=== TASK OBJECTIVE ===
Write out the records in full, exactly as given, but without the images.
** DATA IN THIS EXERCISE follows **
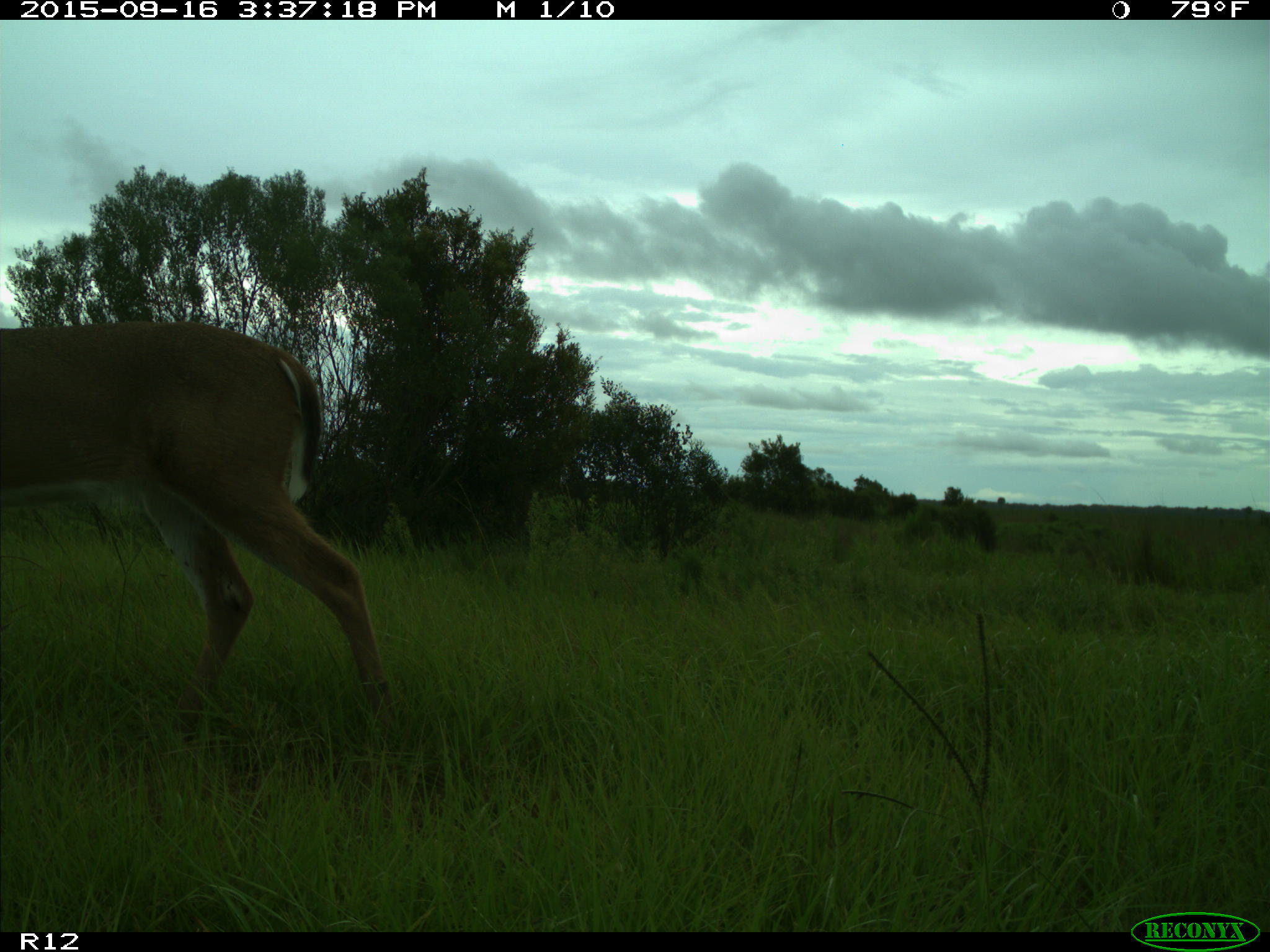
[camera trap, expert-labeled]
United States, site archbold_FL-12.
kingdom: Animalia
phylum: Chordata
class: Mammalia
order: Artiodactyla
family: Cervidae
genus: Odocoileus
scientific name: Odocoileus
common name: deer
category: unidentified deer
** End of DATA IN THIS EXERCISE **
=== COMPLETED TASK ===
[camera trap, expert-labeled]
United States, site archbold_FL-12.
kingdom: Animalia
phylum: Chordata
class: Mammalia
order: Artiodactyla
family: Cervidae
genus: Odocoileus
scientific name: Odocoileus
common name: deer
category: unidentified deer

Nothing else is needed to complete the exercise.